Problem set -
1 – Quote the stretch from "My printers are" through "machine. Neither work." in the thread about greyed-out printers.
2 – In the thread about greyed-out printers, how many workstations and wired printers does the print shop have?

# printers "greyed out"



## ricke11205 (Oct 24, 2019)

My printers are "greyed out" and i cannot add a printer. When I try to print none of the printers show up in the dialog box. When I try to add a printer is says "
The local print spooler service is not running." restart the spooler or restart the machine. Neither work.


----------



## flavallee (May 12, 2002)

You haven't provided any description of your printers.

Have you installed the Windows 10 software driver package for them?

Are they listed in *Settings - Devices - Printers & Scanners*?

----------------------------------------------------------------


----------



## SeanLaurence (Sep 6, 2019)

Start by checking your windows updates. I have seen this kind of thing happening when an update is half installed.

Reset and Clear Print Spooler
1. Open an elevated command prompt.
2. Enter the commands below into the elevated command prompt one at a time, and press Enter after each command. 
*net stop spooler
DEL /F /S /Q %systemroot%\System32\spool\PRINTERS\*
net start spooler*
3. When finished, you can close the elevated command prompt if you like.

I always recommend doing a scan with ADWCleaner -it is fast and free. Sometimes unnoticed malware causes odd issues.


----------



## ricke11205 (Oct 24, 2019)

flavallee said:


> You haven't provided any description of your printers.
> 
> Have you installed the Windows 10 software driver package for them?
> 
> ...










My list of Printers.


----------



## ricke11205 (Oct 24, 2019)

SeanLaurence said:


> Start by checking your windows updates. I have seen this kind of thing happening when an update is half installed.
> 
> Reset and Clear Print Spooler
> 1. Open an elevated command prompt.
> ...


I've tried those. No results.


----------



## bassfisher6522 (Aug 8, 2008)

You have all those printers physically installed?


----------



## ricke11205 (Oct 24, 2019)

flavallee said:


> You haven't provided any description of your printers.
> 
> Have you installed the Windows 10 software driver package for them?
> 
> ...


Attachment lists the printers and show them greyed out.


bassfisher6522 said:


> You have all those printers physically installed?





bassfisher6522 said:


> You have all those printers physically installed?


Yes, I am a printer. "Copy Cat Printing" We are a print for service business.


----------



## ricke11205 (Oct 24, 2019)

Okay thanks for listening. I am a print shop with 4 workstations and eight wired printers. 3 workstations work just fine. This one however was updated to the windows 10 1903 build and upon restart lost its ability to spool printers and print jobs. Has this happened to anyone else after updating windows?


----------



## SeanLaurence (Sep 6, 2019)

I have seen PC's that are sharing their printers lose their printer share in a windows update, but that seems to be the opposite problem as to what you have. 
4 more things to try...

Run Printer Troubleshooter
type "troubleshooting" in Windows Search bar and click on Troubleshooting.

Source material -

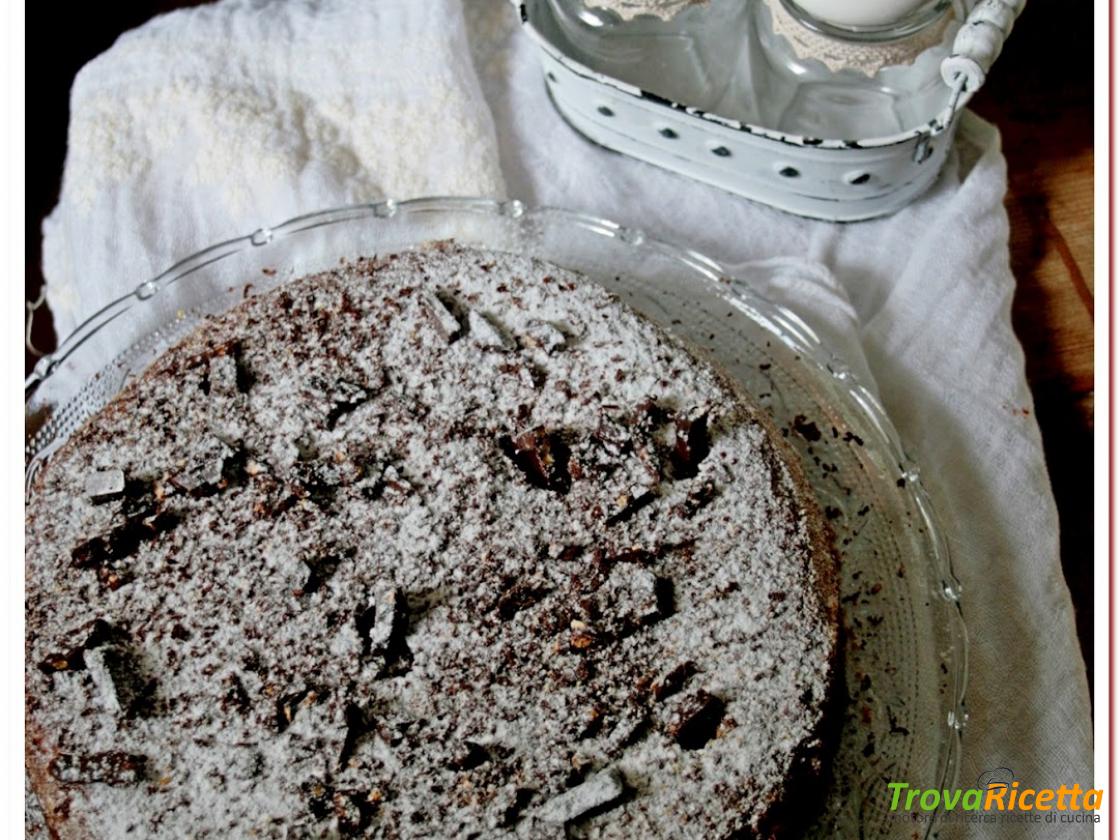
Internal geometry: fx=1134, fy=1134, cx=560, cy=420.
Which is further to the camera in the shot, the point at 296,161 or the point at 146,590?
the point at 296,161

The solutions -
1 –
My printers are "greyed out" and i cannot add a printer. When I try to print none of the printers show up in the dialog box. When I try to add a printer is says "
The local print spooler service is not running." restart the spooler or restart the machine. Neither work.

2 – Four workstations and eight wired printers.